[SINGAPORE] The market perked up slightly on OCBC Bank's lower-than-expected conditional offer for Hong Kong's Wing Hang Bank yesterday, with the Singapore lender's shares closing five cents or 0.53 per cent higher at $9.56. OCBC is offering HK$125 in cash for each Wing Hang share, which comes up to HK$38.43 billion (S$6.23 billion) in total - lower than the S$6.7 billion estimated by the Street.
Even so, this deal is the largest by a local bank since DBS's US$5.8 billion purchase of Hong Kong's Dao Heng Bank in 2001. The addition of Wing Hang to its pockets will be accretive to OCBC's earnings per share and return on equity by 2017, the bank said. On a pro-forma basis, Wing Hang would have increased the full-year pre-tax contribution from Greater China to OCBC from 6 per cent to 16 per cent in 2013, post-acquisition.
Wing Hang's founding Fung family, their affiliates, related family trusts and BNY International Financing Corporation have agreed to sell a total of 44.79 per cent of Wing Hang shares to OCBC. Commitments from other Wing Hang shareholders will bring OCBC's share of the bank to 50.66 per cent.
If OCBC is able to acquire 100 per cent of Wing Hang, the former intends to delist it from the Hong Kong Stock Exchange, Group CEO Samuel Tsien said at a media briefing yesterday. Standard & Poor's said yesterday that it had affirmed its AA- long-term and A-1+ short-term issuer credit ratings on OCBC.
"We affirmed the rating because we believe OCBC's financial profile will remain unaffected despite the bank's proposed acquisition of Hong Kong-based Wing Hang Bank Ltd," said Standard & Poor's credit analyst Chris Lee.

RAW DATA:
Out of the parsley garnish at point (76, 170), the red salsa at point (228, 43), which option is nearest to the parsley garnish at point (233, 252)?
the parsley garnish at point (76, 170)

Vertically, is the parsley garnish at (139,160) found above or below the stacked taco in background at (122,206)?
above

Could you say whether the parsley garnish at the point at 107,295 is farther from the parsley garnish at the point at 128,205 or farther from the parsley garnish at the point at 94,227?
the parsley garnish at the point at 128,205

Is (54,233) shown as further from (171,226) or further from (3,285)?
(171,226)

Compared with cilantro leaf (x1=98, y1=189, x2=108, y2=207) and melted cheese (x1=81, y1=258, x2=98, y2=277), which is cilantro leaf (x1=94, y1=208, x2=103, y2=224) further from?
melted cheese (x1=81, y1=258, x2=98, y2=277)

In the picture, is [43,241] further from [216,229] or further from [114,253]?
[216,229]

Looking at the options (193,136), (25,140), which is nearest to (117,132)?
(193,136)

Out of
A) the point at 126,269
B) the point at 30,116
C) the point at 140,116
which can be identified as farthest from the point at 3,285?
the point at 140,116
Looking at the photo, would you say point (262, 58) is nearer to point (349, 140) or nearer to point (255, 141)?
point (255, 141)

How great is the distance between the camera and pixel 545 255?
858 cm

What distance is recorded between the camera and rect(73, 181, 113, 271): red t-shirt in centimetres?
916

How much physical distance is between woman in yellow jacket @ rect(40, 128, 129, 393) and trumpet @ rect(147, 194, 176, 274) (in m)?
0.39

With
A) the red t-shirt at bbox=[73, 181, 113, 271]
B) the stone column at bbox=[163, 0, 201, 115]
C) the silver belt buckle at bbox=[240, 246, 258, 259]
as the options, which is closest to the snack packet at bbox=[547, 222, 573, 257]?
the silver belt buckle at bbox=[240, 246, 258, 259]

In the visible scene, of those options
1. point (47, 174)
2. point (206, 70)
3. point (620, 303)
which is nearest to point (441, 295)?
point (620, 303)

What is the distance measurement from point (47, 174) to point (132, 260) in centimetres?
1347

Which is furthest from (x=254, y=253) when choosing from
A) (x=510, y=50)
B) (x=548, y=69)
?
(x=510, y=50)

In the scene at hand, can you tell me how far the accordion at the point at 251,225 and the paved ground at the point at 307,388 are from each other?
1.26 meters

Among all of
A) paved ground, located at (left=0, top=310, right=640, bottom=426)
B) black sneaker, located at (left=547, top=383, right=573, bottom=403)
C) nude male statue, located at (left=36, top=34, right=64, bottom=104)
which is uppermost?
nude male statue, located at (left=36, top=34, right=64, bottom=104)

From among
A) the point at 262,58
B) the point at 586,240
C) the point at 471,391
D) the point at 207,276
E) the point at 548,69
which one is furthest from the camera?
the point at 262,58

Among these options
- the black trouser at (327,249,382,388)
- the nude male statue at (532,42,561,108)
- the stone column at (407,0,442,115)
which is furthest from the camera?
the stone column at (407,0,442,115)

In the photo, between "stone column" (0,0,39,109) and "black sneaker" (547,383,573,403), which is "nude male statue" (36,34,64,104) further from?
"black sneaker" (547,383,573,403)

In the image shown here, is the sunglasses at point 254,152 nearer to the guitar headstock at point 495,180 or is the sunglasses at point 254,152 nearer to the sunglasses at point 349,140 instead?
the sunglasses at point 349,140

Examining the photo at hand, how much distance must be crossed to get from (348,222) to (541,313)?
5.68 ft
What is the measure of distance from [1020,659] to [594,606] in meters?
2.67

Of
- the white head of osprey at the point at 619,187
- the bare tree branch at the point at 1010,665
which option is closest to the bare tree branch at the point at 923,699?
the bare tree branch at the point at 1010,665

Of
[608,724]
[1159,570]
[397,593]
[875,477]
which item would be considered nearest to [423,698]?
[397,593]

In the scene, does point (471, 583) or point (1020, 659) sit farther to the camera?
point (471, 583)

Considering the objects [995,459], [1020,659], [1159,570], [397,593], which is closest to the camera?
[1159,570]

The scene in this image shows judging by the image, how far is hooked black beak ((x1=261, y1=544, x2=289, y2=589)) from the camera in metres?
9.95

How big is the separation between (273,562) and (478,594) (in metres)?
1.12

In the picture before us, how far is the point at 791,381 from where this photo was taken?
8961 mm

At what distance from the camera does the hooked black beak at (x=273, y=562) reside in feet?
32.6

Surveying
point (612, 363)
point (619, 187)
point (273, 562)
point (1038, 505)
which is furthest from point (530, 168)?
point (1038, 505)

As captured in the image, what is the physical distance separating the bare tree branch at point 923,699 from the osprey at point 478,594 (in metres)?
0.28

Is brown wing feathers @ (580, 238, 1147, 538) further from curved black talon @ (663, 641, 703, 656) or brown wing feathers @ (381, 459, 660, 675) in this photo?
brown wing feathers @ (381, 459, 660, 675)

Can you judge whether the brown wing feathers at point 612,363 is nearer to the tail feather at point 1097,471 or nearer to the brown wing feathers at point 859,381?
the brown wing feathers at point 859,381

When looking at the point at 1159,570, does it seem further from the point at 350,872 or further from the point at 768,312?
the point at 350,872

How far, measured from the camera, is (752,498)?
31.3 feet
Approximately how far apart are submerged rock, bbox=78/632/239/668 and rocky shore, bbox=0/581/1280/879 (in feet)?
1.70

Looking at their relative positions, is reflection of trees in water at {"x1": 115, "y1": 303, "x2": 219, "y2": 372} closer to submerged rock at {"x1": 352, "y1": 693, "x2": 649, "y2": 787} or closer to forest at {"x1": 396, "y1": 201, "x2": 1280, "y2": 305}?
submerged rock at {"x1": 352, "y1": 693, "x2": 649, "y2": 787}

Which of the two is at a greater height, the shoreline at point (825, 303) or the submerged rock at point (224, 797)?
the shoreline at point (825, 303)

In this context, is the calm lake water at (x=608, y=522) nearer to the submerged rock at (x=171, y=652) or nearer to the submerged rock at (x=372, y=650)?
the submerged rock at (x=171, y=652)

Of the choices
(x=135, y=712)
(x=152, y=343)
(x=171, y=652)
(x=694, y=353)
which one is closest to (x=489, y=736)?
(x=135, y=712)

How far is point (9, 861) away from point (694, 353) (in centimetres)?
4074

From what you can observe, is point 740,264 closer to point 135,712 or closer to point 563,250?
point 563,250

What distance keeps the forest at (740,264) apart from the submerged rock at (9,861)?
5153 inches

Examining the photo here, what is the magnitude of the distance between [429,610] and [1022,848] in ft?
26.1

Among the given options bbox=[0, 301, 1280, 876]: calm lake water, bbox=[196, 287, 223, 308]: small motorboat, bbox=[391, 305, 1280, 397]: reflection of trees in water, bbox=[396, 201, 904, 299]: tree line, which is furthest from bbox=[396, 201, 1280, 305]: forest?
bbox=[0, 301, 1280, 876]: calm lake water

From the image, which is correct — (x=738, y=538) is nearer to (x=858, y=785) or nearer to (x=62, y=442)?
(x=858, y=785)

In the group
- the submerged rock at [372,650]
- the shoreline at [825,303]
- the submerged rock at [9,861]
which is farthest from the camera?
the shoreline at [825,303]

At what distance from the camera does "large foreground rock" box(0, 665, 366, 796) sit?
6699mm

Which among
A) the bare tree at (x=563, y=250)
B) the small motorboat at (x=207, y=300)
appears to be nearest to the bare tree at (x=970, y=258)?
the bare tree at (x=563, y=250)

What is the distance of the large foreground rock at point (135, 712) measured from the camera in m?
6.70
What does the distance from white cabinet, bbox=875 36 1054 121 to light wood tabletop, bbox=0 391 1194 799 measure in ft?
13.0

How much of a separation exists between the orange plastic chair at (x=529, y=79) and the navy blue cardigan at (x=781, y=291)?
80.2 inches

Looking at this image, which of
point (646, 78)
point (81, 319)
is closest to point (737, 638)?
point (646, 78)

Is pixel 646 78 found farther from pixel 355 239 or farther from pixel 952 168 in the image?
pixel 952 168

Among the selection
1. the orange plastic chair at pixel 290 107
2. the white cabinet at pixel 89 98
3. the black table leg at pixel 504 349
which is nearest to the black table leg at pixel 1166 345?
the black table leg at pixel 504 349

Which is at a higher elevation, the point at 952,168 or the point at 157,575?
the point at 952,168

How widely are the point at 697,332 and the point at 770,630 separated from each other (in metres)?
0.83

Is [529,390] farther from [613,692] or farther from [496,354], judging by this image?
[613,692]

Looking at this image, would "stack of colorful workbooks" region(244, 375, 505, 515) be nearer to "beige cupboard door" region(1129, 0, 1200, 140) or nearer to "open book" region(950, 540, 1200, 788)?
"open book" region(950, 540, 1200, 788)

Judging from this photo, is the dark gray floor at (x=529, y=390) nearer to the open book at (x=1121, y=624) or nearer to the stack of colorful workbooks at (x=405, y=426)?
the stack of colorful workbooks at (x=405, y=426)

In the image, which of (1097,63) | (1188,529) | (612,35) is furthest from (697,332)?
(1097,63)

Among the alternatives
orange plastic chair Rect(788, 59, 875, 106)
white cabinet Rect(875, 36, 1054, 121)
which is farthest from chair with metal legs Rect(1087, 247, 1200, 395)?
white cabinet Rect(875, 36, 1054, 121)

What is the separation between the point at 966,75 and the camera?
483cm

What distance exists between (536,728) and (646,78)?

WORK TO DO:
(A) List every percentage figure in the article on OCBC's offer for Wing Hang Bank, in order of appearance.
(B) Quote the article on OCBC's offer for Wing Hang Bank word for word, starting with "Even so, this" and going on through "in 2013, post-acquisition.".
The listing is separate material from the article on OCBC's offer for Wing Hang Bank.

IN RESPONSE:
(A)
0.53 per cent
6 per cent
16 per cent
44.79 per cent
50.66 per cent
100 per cent

(B)
Even so, this deal is the largest by a local bank since DBS's US$5.8 billion purchase of Hong Kong's Dao Heng Bank in 2001. The addition of Wing Hang to its pockets will be accretive to OCBC's earnings per share and return on equity by 2017, the bank said. On a pro-forma basis, Wing Hang would have increased the full-year pre-tax contribution from Greater China to OCBC from 6 per cent to 16 per cent in 2013, post-acquisition.